◆ What is required ◆
Nothing in the records may be left out or altered; reproduce them all exactly.

__________

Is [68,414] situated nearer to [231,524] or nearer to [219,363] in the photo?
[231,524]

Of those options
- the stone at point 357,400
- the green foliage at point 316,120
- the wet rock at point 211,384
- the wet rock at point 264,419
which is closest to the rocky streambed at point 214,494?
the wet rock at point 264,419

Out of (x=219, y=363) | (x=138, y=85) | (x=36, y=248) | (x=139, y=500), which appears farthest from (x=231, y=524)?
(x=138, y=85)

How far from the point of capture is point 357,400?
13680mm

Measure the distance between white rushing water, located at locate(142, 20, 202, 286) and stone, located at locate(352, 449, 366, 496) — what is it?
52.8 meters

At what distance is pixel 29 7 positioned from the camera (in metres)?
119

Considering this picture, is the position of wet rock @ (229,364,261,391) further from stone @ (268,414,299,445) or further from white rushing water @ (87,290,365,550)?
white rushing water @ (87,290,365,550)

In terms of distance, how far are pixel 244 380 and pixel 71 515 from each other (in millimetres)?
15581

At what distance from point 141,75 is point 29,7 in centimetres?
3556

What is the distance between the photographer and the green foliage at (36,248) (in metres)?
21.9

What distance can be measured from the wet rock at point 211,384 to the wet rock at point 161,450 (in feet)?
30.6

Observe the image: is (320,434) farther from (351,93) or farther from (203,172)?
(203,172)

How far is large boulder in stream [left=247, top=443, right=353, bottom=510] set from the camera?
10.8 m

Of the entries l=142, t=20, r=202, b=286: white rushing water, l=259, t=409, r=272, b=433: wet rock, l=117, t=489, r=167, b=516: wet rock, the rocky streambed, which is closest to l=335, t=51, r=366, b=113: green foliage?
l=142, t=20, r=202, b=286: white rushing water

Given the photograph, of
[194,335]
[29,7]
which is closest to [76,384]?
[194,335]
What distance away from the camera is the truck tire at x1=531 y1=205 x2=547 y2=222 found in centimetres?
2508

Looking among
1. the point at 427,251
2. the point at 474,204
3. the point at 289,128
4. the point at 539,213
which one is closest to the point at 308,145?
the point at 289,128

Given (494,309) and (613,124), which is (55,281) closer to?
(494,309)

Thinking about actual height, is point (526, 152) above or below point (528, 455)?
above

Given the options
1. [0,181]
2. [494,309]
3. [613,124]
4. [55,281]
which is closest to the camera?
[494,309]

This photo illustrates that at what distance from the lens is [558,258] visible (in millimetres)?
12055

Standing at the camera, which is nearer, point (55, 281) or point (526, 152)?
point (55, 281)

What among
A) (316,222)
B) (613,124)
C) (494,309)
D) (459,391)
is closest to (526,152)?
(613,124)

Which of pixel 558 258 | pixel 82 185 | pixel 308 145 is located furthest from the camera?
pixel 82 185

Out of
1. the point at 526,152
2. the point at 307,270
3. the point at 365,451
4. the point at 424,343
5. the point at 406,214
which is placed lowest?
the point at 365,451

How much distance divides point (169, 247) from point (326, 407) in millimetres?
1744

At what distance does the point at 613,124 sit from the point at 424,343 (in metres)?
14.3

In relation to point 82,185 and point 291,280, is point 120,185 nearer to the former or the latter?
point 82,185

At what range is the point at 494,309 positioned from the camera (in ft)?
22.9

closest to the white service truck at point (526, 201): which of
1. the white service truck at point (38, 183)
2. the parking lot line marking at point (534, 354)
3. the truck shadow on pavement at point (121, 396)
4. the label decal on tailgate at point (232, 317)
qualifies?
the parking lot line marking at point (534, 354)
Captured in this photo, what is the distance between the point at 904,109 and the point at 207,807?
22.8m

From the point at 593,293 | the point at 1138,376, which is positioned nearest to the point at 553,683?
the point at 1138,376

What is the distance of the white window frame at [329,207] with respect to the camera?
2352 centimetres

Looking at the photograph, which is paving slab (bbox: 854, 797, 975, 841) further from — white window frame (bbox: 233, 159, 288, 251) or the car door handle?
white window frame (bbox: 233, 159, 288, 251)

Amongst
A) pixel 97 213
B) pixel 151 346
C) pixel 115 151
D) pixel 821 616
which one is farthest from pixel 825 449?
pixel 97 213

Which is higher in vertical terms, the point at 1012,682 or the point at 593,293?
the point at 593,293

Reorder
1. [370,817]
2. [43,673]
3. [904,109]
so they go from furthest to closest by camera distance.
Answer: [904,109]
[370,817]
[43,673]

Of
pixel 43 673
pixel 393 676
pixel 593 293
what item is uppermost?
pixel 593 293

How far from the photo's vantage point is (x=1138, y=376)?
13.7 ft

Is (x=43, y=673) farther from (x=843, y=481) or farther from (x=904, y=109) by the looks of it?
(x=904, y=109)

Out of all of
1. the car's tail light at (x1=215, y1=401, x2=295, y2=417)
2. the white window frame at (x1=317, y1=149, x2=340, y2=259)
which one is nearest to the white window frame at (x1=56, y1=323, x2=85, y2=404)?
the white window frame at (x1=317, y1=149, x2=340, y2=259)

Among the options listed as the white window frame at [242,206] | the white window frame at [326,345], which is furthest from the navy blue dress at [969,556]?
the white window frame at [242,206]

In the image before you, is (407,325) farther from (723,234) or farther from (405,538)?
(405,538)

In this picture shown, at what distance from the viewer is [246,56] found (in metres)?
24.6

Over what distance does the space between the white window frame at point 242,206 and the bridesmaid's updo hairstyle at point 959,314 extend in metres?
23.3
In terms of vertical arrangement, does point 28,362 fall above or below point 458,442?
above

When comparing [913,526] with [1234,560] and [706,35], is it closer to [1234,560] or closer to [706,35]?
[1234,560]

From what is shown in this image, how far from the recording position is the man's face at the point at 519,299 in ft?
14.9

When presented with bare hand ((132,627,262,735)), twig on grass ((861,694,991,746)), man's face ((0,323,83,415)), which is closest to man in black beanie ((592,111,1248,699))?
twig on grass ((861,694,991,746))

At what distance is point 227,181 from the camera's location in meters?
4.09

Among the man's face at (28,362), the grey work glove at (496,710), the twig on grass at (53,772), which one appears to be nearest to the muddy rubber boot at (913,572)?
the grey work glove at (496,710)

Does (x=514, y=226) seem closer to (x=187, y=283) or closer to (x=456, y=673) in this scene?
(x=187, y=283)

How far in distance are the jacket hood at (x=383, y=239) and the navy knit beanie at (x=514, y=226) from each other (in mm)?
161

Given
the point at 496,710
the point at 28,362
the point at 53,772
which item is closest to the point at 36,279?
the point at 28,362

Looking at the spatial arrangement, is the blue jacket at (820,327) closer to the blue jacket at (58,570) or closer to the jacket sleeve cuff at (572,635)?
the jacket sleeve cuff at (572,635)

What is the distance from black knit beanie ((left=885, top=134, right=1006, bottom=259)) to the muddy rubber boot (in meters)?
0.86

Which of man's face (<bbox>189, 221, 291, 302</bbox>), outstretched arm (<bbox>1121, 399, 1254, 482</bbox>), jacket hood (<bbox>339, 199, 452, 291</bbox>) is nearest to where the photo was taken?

__________

◆ Output ◆
Is [68,414] situated nearer to [231,524] or nearer to [219,363] in the photo?
[231,524]

Of those options
- the stone at point 357,400
- the green foliage at point 316,120
- the wet rock at point 211,384
- the wet rock at point 264,419
which is closest to the rocky streambed at point 214,494?
the wet rock at point 264,419

Out of (x=219, y=363) | (x=138, y=85) | (x=36, y=248) | (x=139, y=500), which appears farthest from (x=231, y=524)?
(x=138, y=85)

How far from the point of capture is point 357,400?
13680mm

Measure the distance between white rushing water, located at locate(142, 20, 202, 286) and stone, located at locate(352, 449, 366, 496) — what is it?
52.8 meters

At what distance is pixel 29 7 positioned from the camera (in metres)?
119

Considering this picture, is the position of wet rock @ (229,364,261,391) further from stone @ (268,414,299,445) or further from white rushing water @ (87,290,365,550)?
white rushing water @ (87,290,365,550)

In terms of distance, how far are pixel 244 380 and pixel 71 515 from each other (in millimetres)?
15581

At what distance from point 141,75 is point 29,7 in centimetres?
3556

What is the distance between the photographer and the green foliage at (36,248) (in metres)?
21.9

What distance can be measured from the wet rock at point 211,384 to the wet rock at point 161,450 (in feet)?
30.6

Observe the image: is (320,434) farther from (351,93) or farther from (203,172)?
(203,172)

How far is large boulder in stream [left=247, top=443, right=353, bottom=510] set from the camera?
10.8 m

Of the entries l=142, t=20, r=202, b=286: white rushing water, l=259, t=409, r=272, b=433: wet rock, l=117, t=489, r=167, b=516: wet rock, the rocky streambed, which is closest to l=335, t=51, r=366, b=113: green foliage?
l=142, t=20, r=202, b=286: white rushing water

Given the photograph, of
[194,335]
[29,7]
which is closest to [76,384]?
[194,335]
What distance away from the camera is the truck tire at x1=531 y1=205 x2=547 y2=222 found in centimetres?
2508

Looking among
1. the point at 427,251
2. the point at 474,204
3. the point at 289,128
4. the point at 539,213
which one is closest to the point at 308,145?
the point at 289,128

Given (494,309) and (613,124), which is (55,281) closer to?
(494,309)

Thinking about actual height, is point (526, 152) above or below point (528, 455)?
above

Given the options
1. [0,181]
2. [494,309]
3. [613,124]
4. [55,281]
which is closest to the camera?
[494,309]

This photo illustrates that at what distance from the lens is [558,258] visible (in millimetres)?
12055

Standing at the camera, which is nearer, point (55, 281) or point (526, 152)?
point (55, 281)

What among
A) (316,222)
B) (613,124)
C) (494,309)
D) (459,391)
is closest to (526,152)?
(613,124)

Which of pixel 558 258 | pixel 82 185 | pixel 308 145 is located furthest from the camera?
pixel 82 185

Out of
1. the point at 526,152
2. the point at 307,270
3. the point at 365,451
4. the point at 424,343
5. the point at 406,214
which is placed lowest?
the point at 365,451

How much distance divides point (169, 247) from point (326, 407) in millimetres?
1744

At what distance does the point at 613,124 sit from the point at 424,343 (in metres)?
14.3

In relation to point 82,185 and point 291,280, is point 120,185 nearer to the former or the latter?
point 82,185

At what range is the point at 494,309 positioned from the camera (in ft)?
22.9

closest to the white service truck at point (526, 201): which of
1. the white service truck at point (38, 183)
2. the parking lot line marking at point (534, 354)
3. the truck shadow on pavement at point (121, 396)
4. the label decal on tailgate at point (232, 317)
qualifies?
the parking lot line marking at point (534, 354)
Captured in this photo, what is the distance between the point at 904,109 and the point at 207,807?
22.8m

From the point at 593,293 | the point at 1138,376, which is positioned nearest to the point at 553,683?
the point at 1138,376

What is the distance of the white window frame at [329,207] with respect to the camera?
2352 centimetres

Looking at the photograph, which is paving slab (bbox: 854, 797, 975, 841) further from — white window frame (bbox: 233, 159, 288, 251) or the car door handle?
white window frame (bbox: 233, 159, 288, 251)

Amongst
A) pixel 97 213
B) pixel 151 346
C) pixel 115 151
D) pixel 821 616
which one is farthest from pixel 825 449?
pixel 97 213

Which is higher in vertical terms, the point at 1012,682 or the point at 593,293?
the point at 593,293

Reorder
1. [370,817]
2. [43,673]
3. [904,109]
so they go from furthest to closest by camera distance.
Answer: [904,109]
[370,817]
[43,673]

Of
pixel 43 673
pixel 393 676
pixel 593 293
what item is uppermost?
pixel 593 293

How far from the photo's vantage point is (x=1138, y=376)?
13.7 ft

Is (x=43, y=673) farther from (x=843, y=481) or farther from (x=904, y=109) by the looks of it?
(x=904, y=109)

Out of all of
1. the car's tail light at (x1=215, y1=401, x2=295, y2=417)
2. the white window frame at (x1=317, y1=149, x2=340, y2=259)
which one is nearest to the white window frame at (x1=56, y1=323, x2=85, y2=404)?
the white window frame at (x1=317, y1=149, x2=340, y2=259)

Among the options listed as the white window frame at [242,206] | the white window frame at [326,345], which is furthest from the navy blue dress at [969,556]?
the white window frame at [242,206]

In the image before you, is (407,325) farther from (723,234) or farther from (405,538)?
(405,538)

In this picture shown, at what distance from the viewer is [246,56] found (in metres)?
24.6

Over what distance does the space between the white window frame at point 242,206 and the bridesmaid's updo hairstyle at point 959,314 extend in metres?
23.3
In terms of vertical arrangement, does point 28,362 fall above or below point 458,442?
above

When comparing [913,526] with [1234,560] and [706,35], is it closer to [1234,560] or closer to [706,35]?
[1234,560]

From what is shown in this image, how far from the recording position is the man's face at the point at 519,299 in ft?
14.9

When presented with bare hand ((132,627,262,735)), twig on grass ((861,694,991,746)), man's face ((0,323,83,415)), which is closest to man in black beanie ((592,111,1248,699))?
twig on grass ((861,694,991,746))

At what distance is point 227,181 from the camera's location in meters?
4.09

Among the man's face at (28,362), the grey work glove at (496,710), the twig on grass at (53,772), which one appears to be nearest to the muddy rubber boot at (913,572)?
the grey work glove at (496,710)

Does (x=514, y=226) seem closer to (x=187, y=283) or closer to (x=456, y=673) in this scene?
(x=187, y=283)

How far in distance are the jacket hood at (x=383, y=239) and the navy knit beanie at (x=514, y=226) from each other (in mm)?
161

Given
the point at 496,710
the point at 28,362
the point at 53,772
which item is closest to the point at 36,279?
the point at 28,362

Looking at the spatial arrangement, is the blue jacket at (820,327) closer to the blue jacket at (58,570) or closer to the jacket sleeve cuff at (572,635)?
the jacket sleeve cuff at (572,635)

What is the distance from black knit beanie ((left=885, top=134, right=1006, bottom=259)) to the muddy rubber boot (in meters)?
0.86

Which of man's face (<bbox>189, 221, 291, 302</bbox>), outstretched arm (<bbox>1121, 399, 1254, 482</bbox>), jacket hood (<bbox>339, 199, 452, 291</bbox>) is nearest to where the photo was taken?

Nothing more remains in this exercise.